On Thu, Jul 03, 2025 at 05:31:09PM +0100, Mark Rutland wrote:

> > How do I find the SoC exactly?
> 
> >From what you've told me above, the SoC is Nvidia Grace; what they call
> the CPU is the whole SoC.
> 
> > > Likewise that might imply more folk to add to Cc.
> 
> I've added Ankit and Besar, since they've both worked on some system
> level bits on Grace, and might have an idea.
> 
> Ankit, Besar, are you aware of any UART issues on Grace (as described in
> Breno's messages below), or do you know of anyone who might have an
> idea?

Here is more information I got about this problem. TL;DR: While the
machine is booting, it is throttled by the UART speed, while having IRQ
disabled.

Here is my line of investigation:

1) when the kernel start to flush the messages, there are ~700 messages
   in the buffer that will be flushed using
   pl011_console_write_atomic()

	[    0.653673] printk: console [ttyAMA0] enabled
	[    9.239225] ACPI: PCI Root Bridge [PCI2] (domain 0002 [bus 00-ff])

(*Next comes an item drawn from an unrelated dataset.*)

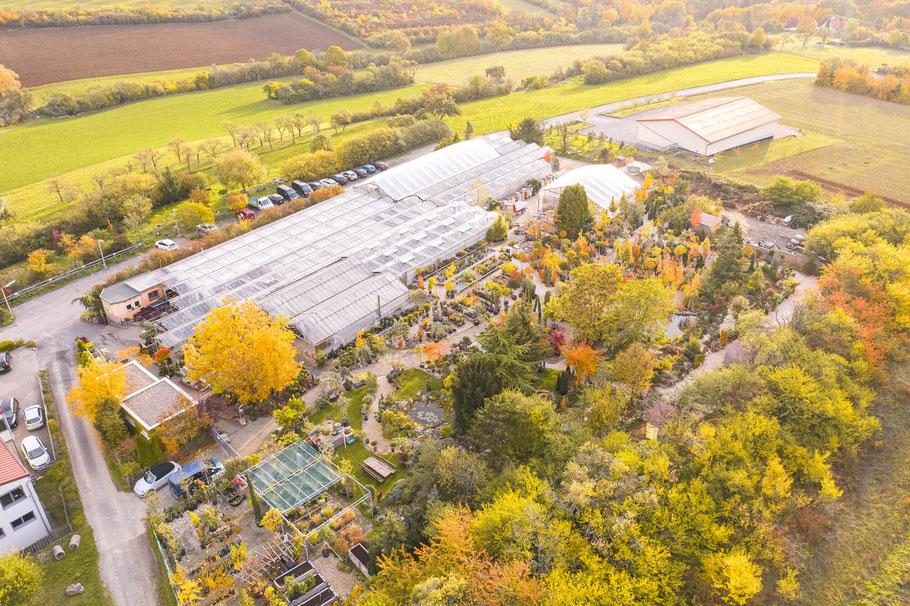 Gärtnerei Hupp Höchberg - Gartencenter in Würzburg, um Blumen und Pflanzen zu kaufen
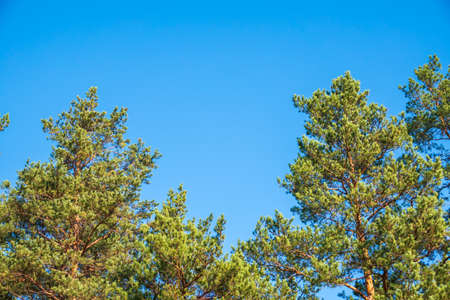 Crown of lush green pine tree with long needles on a background of blue sky. Freshness, nature, concept.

 a) pl011_console_write_atomic() is called  ~700 times. Each message
 have around 50 chars.

 b) For each char, it needs to wait for it to be sent before proceeding.

3) pl011_console_write_atomic() have two big while()/cpu_relax() blocks.
   One per character and one per message.

    a) the first one is in pl011_console_putchar(), where it checks if the
    FIFO is full before writing a single character. This is done one per
    character.

          while (pl011_read(uap, REG_FR) & UART01x_FR_TXFF)
                  cpu_relax();
	 
    b) After the line is written, then it hits the second one, in
    pl011_console_write_atomic(), where it waits until the controller is
    not busy anymore:

              while ((pl011_read(uap, REG_FR) ^ uap->vendor->inv_fr) & uap->vendor->fr_busy)
                  cpu_relax();
	

4) The controller has FIFO enabled, but, it doesn't help much, because
   the CPU is waiting for the 700 * 50 chars to be transmitted.

5) At this time we just have one single CPU online (?)

6) This is done with IRQ disabled, which causes a CSD lock to trigger,
   given that the CPU has IRQ disabled


   a) Following Paul's suggestion, I added
   a `lockdep_assert_irqs_enabled()` at the entrance of
   pl011_console_write_atomic(), and that is what I see.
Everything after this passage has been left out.